導入後、前川さんが最も驚いたのは病気の予測能力でした。
「当初、牛が元気に餌を食べているのにシステムからアラートが出続けていたんです。本当に大丈夫かなと、正直戸惑いました」
その牛をしばらく観察していると、3日後には食欲が落ち、実際に病気にかかっていることが発覚します。「胃診電信」は、牛が行動に異常を示す3日も前に、体温の変化から病気の兆候を検知していたということになります。
「早期に的確に異変を察知してくれるおかげで、病気が重症化する前に適切な対処ができるようになりました 」
「胃診電信」導入により、飼育員の経験差で発生するヒューマンエラーが少なくなり、年間約20頭の牛を重症化から救うことができるようになりました 。早期発見・早期治療によって牛の負担を最小限に抑えられ、回復も早くなったとのこと。さらに前川さんは、体温グラフのパターンから、牛の健康状態を詳細に分析できるようになったと話します。

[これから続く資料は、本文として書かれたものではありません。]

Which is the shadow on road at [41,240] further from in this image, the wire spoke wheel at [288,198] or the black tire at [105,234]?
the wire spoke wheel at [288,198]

「たとえば、体温が41℃から38℃に下がった後にすぐに41℃に戻るパターンは、水を飲んで一時的に体温が下がった後に、再び病気によって体温が上昇するサインだとわかりました 」
グラフの動きから、牛の水分摂取量や体調の変化まで把握できるようになったことは、想定を上回る発見だったそうです。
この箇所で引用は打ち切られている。